In the interactions with Police, Navy, Army and Air Force personnel as part of a diploma course in peace and conflict studies I taught at the Bandaranaike Centre for International Studies around 2005/2006, not a single one said they enjoyed war, killing or making enemies of the Tamil people. Everyone in class, over repeated batches, claimed they were the ones in the frontlines who had the bear the brunt of promises made by politicians in Colombo. The recognition that the army can be a meaningful participant in reconciliation is anchored to those in its rank and file who followed orders they didn’t agree with, and want now to make amends for a violence they were instrumental in meting out.

But this is also the limit of the ‘rotten apples’ theory – the belief that the worst atrocities were committed by a select few. Fearful of electoral pushback or worse, assassination, no government for the foreseeable future will take meaningful measures around accountability. It simply will not happen. The fiction of the army as saviour and hero will continue, in media, textbooks, public life and discourse, memorialization, policy and politics. The disconnect will grow in the north. The question is what this gives rise to in the years to come. The CTF’s final report suggests that those asking simply for closure, if not given what they deserve, will invariably seed a violence born out of not unwarranted hate, vindictiveness or unjust cause, but a hopelessness, grief, trauma and fear, the very validity of which continues to be questioned. Eight years after the end of the war, it bears repeating that so much of what gave rise to violence in the first place remain topics no one really wants to talk about openly.

The fate of the CTF report is indicative of how resistant government is to holding the army in particular accountable, or even remotely associated with a behaviour, over decades, that clearly suggests it is above the law. The end continues to justify the means. Chief architects of a violence that matched the ferocity of the LTTE continue to be rewarded and protected, even as the Foreign Minister decries in parliament the previous regime and its efforts to protect those accused of war crimes through diplomatic immunity.

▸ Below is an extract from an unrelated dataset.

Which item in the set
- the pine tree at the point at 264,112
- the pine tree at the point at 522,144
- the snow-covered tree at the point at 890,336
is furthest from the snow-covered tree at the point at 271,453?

The more vehement the opposition to accountability, the more destined we are to repeat history. I believe elements within the military’s rank and file know this better than most, despite their public positions. Reconciliation’s future in Sri Lanka in inextricably entwined with how and to what degree the army is involved. One risks disappointment to hope that wiser counsel will prevail over expedient gain, self-interest, and ultimately, a cancerous guilt.